Rob van der Woude's Scripting Pages

Batch File Best Practices

DOs and DON'Ts When Writing Batch Files


Batch files may be a convenient way to "glue" commands together, thus easily automating repetitive tasks, they can also be a pain in the [beep] if you have to maintain them.
If you think understanding someone else's batch files can be hard, try maintaining them, it can be a real nightmare!

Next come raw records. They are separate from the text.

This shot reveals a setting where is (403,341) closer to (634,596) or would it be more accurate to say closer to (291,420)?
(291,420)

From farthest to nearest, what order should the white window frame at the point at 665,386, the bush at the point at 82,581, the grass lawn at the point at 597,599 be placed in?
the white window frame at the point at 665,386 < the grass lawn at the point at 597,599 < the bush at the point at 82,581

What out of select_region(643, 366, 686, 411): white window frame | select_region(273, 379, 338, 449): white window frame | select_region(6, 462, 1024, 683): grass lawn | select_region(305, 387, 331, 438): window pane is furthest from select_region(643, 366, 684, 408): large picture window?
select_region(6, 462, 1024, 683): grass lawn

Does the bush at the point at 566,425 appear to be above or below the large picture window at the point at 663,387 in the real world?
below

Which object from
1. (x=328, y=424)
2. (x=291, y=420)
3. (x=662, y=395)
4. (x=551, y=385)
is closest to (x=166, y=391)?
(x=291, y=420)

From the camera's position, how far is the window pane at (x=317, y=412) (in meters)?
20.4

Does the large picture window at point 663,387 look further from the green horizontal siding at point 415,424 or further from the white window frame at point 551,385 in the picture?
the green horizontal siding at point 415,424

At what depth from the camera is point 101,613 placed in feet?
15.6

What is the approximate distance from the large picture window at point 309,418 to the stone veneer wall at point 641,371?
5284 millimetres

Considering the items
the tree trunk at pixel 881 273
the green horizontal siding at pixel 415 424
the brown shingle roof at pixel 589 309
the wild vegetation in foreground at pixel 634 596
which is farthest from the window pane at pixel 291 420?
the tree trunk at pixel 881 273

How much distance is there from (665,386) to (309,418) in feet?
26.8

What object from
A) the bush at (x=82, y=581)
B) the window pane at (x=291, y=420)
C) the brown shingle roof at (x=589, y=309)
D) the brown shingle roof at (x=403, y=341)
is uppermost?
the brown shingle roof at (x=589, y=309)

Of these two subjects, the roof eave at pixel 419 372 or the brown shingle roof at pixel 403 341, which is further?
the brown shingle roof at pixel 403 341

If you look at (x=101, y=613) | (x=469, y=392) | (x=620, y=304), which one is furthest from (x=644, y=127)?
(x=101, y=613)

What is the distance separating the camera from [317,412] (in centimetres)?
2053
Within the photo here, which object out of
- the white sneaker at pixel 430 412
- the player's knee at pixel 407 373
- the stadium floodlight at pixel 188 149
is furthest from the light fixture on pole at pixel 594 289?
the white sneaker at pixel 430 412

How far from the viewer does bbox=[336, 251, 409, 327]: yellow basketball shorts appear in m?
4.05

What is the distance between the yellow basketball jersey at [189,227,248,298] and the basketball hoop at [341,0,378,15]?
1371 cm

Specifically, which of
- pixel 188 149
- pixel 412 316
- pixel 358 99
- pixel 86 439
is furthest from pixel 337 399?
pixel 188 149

To allow easier (I did not say "easy"!) maintenance, there are some simple rules to be followed:


  1. Add comments:
    tell what the code was meant to do, what input it expects, what results are to be expected; and include a change log
  2. Always validate input:
    prepare for the unexpected
  3. Doublequote command line arguments, e.g. "%~1" instead of %1
  4. Doublequote paths:
    spaces, ampersands or parenthesis in paths may not only break your code, they can even pose a security threat, as the September 2014 code insertion vulnerability disclosure made painfully clear
  5. Consistent casing:
    whether you prefer upper case or lower case for commands, switches, etcetera, it doesn't really matter — but be consistent
  6. Initialize your variables:
    a supposedly "new" variable may have been defined already
  7. Use local variables, or reset all variables you introduced before exiting
  8. When using subroutines, pass the relevant data as arguments, instead of relying on "global" variables:
    this makes reusing your code in other batch files so much easier (but don't forget to validate the input in the subroutine)
  9. Always use multi-line, indented code blocks (parenthesis) in IF statements or FOR loops, e.g.
    IF "%~1"=="/?" (
    ) ELSE (

    instead of IF "%~1"=="/?" (...) ELSE (...) — or even worse: IF "%~1"=="/?" ... ELSE ...
  10. Start each command in a code block on a new line, properly indented
  11. Give each command its own dedicated line:
    avoid "one-liners" (multiple command lines joined into a single one by ampersands), or at least be aware that they imply a code block
  12. When using external commands, check their availability and version
  13. Specify extensions for external commands:
    avoid confusion between executables and scripts sharing the same name
  14. If possible, specify the full paths for external commands
  15. Debug your batch files, even if they already seem to function properly
  16. Use batCodeCheck to validate and test your batch files for common errors


  1. Don't use variables for command names if you can avoid it:
    commands hidden in variables make debugging your batch files so much harder
  2. Don't nest IF ... ELSE ... if you can avoid it
  3. Don't nest code blocks if you can avoid it:
    use subroutines instead for improved maintainability
  4. Don't use @command to hide command echoing, except @ECHO OFF in the first line:
    hiding command echoing makes debugging your batch files so much harder
  5. Don't use "one-liners" (multiple command lines joined into a single one by ampersands), or at least be aware that they imply a code block:
    using code blocks, with each command on its own dedicated line, makes debugging so much easier!
  6. Don't use "clever" tricks and "quick and dirty" shortcuts if you can avoid them, or thoroughly document them in the source code:
    "Debugging is always harder than programming, so if you write code as cleverly as you know how, by definition you will be unable to debug it."